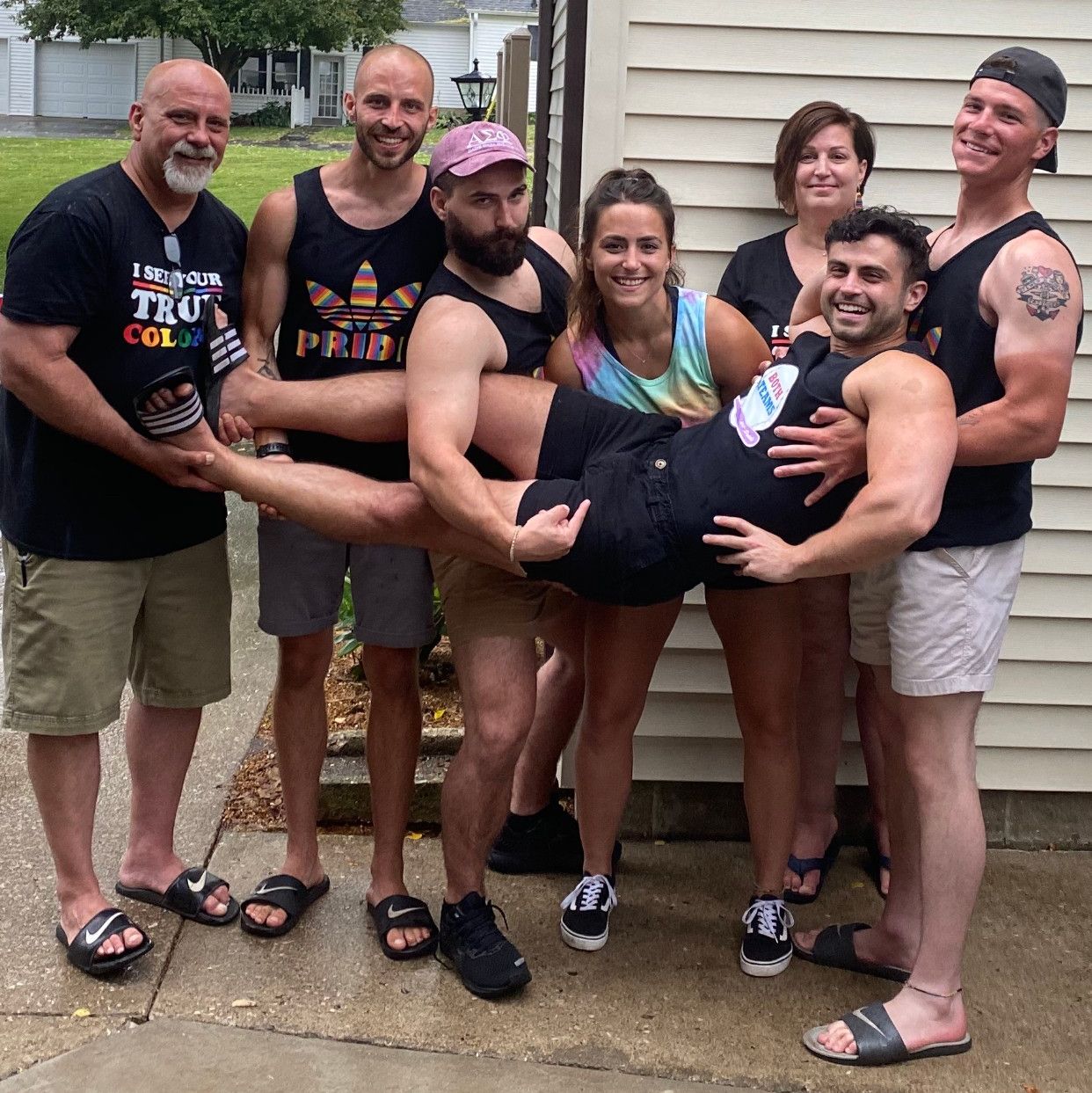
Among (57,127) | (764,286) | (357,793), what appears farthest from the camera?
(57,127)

==

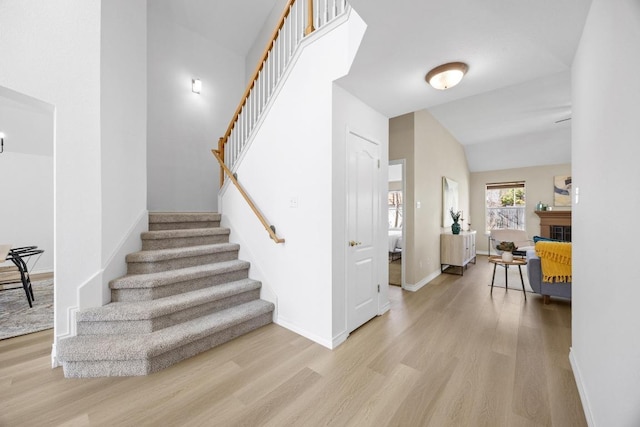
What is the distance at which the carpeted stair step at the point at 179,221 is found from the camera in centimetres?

---

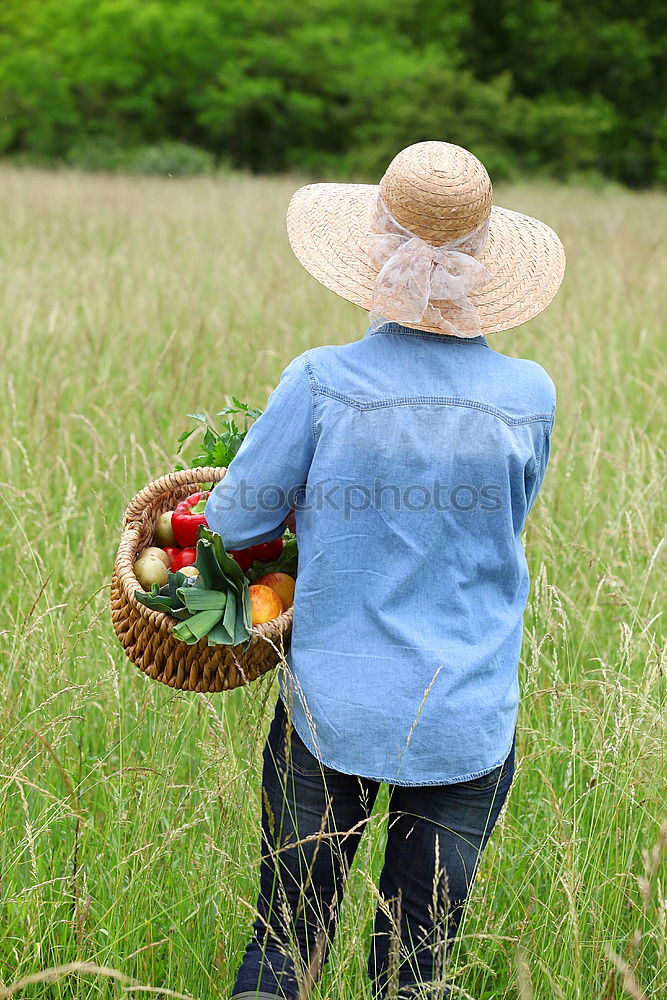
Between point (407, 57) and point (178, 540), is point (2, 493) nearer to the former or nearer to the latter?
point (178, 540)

#### Given instruction
Gather each line in the material above that contains the word "from", and copy those lines out in full.

#### Finished exercise
Among (57,127) | (764,286) | (357,793), what appears farthest from the camera?
What is the distance at which the carpeted stair step at the point at 179,221 is found from the camera in centimetres?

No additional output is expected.